Christian duly recovered after a satisfactory number of deaths, her case won by her fantastic ingenuity and persistence in her visitations, and her occasional spectaculars (she could move along without her feet seeming to touch the floor, I think especially when there was a stair hand rail to help things along). She was also backed up by three who had the wit and unscrupulousness to turn ‘confessing witch’, and escape the gallows by collaborating the child’s story against their fellow accused.

My post title comes from Grant’s heated argument that “The confederated Devil may, upon the Witches desire, infuse poisonous Humours, extracted from Herbs, of the same invisible Operation with the Steem of Madd dogs, or the Pestilence” to inflict such awful sufferings on his victims.

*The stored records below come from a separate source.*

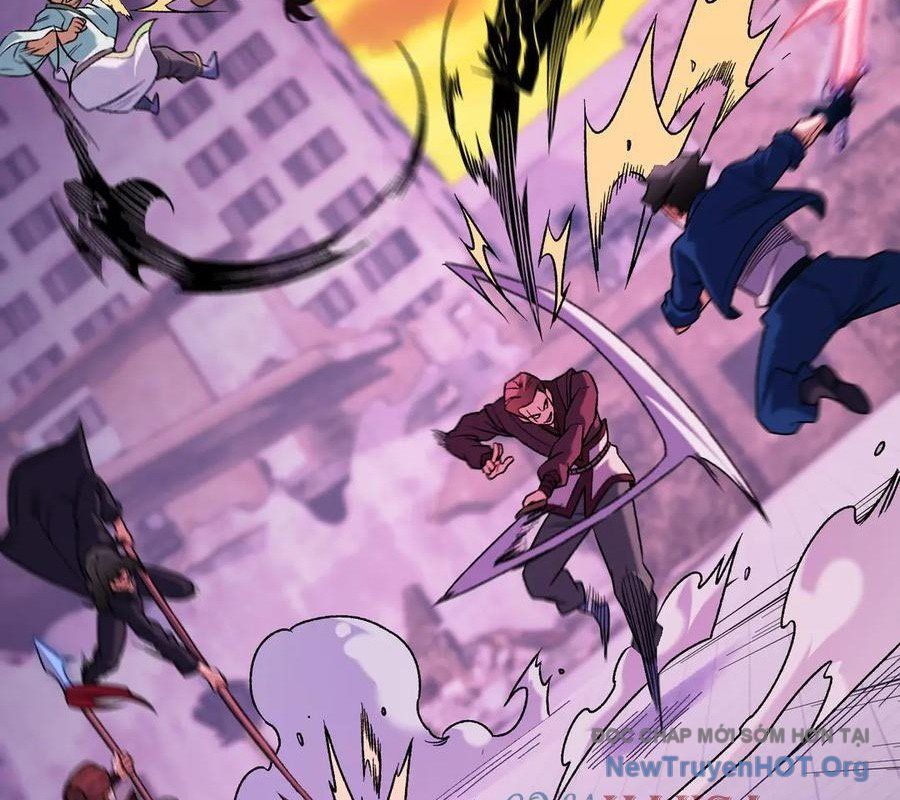 đọc truyện Toàn Dân Chuyển Chức : Duy Ta Vô Chức Tán Nhân Chương 171 ảnh 110 tại Thiên Thai Truyện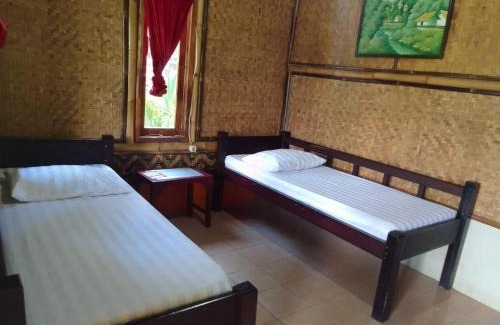 Pancawati Cabin | Paddessa Maison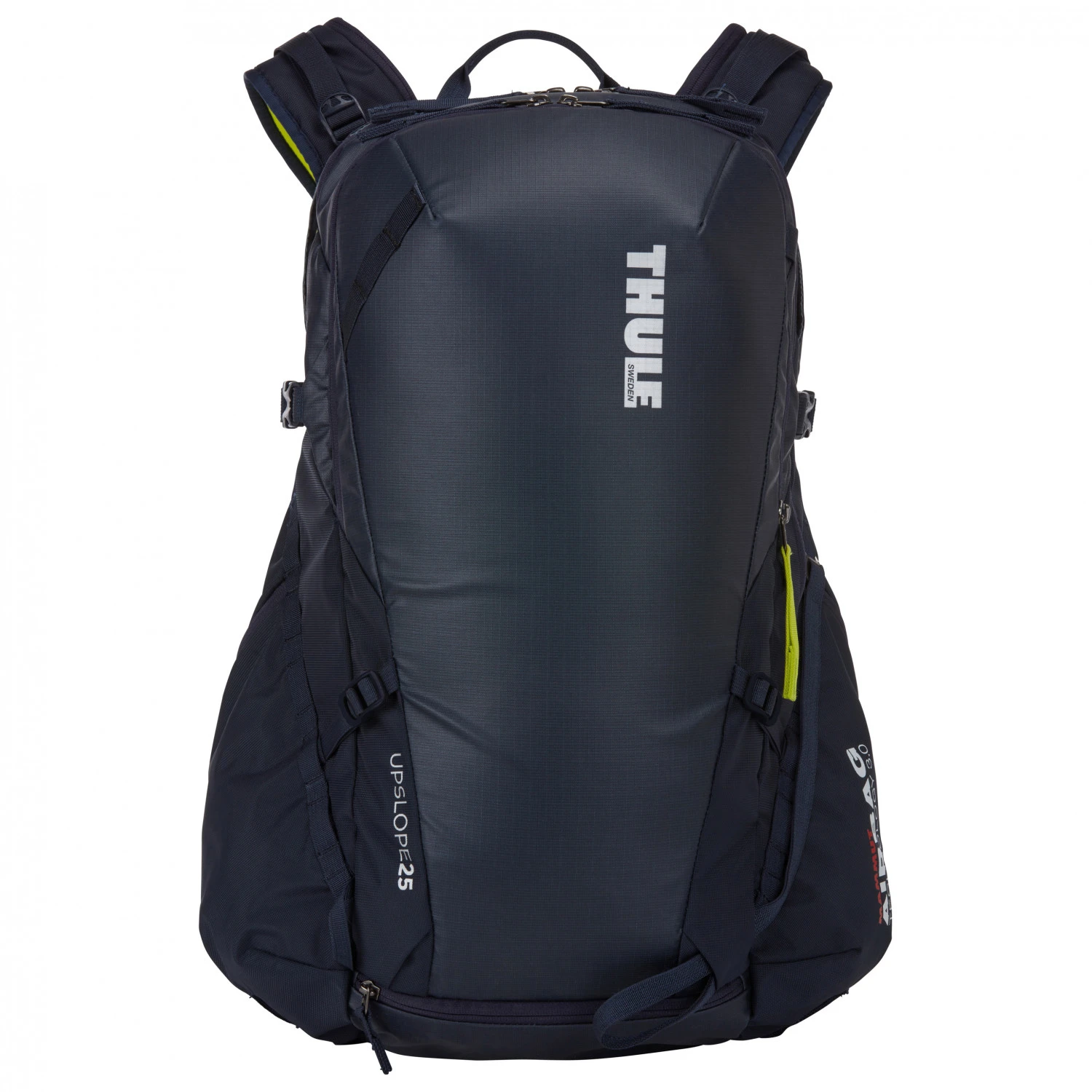 Thule Upslope 25 - Ski Touring Backpack 5 Thule Upslope 25 - Ski Touring Backpack - Image 3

I will next read Grant’s Sadducimus debellatus: or, a true narrative of the sorceries and witchcrafts exercis'd by the devil and his instruments upon Mrs. Christian Shaw, daughter of Mr. John Shaw, of Bargarran in the County of Renfrew in the West of Scotland, from Aug. 1696 to Apr. 1697. I expect more of the same, meanwhile, the case has a book about it now:

http://thegrimsaypress.co.uk/biblio/1845300343.htm

The Kirk, Satan and Salem: A History of the Witches of Renfrewshire, by Hugh V. McLachlan, which I will have bought into my college library. But while the title, as I imply, may help the book find its audience, the real focus ought to be on the perpetrator, the self-fancied demoniack, young Christian Shaw.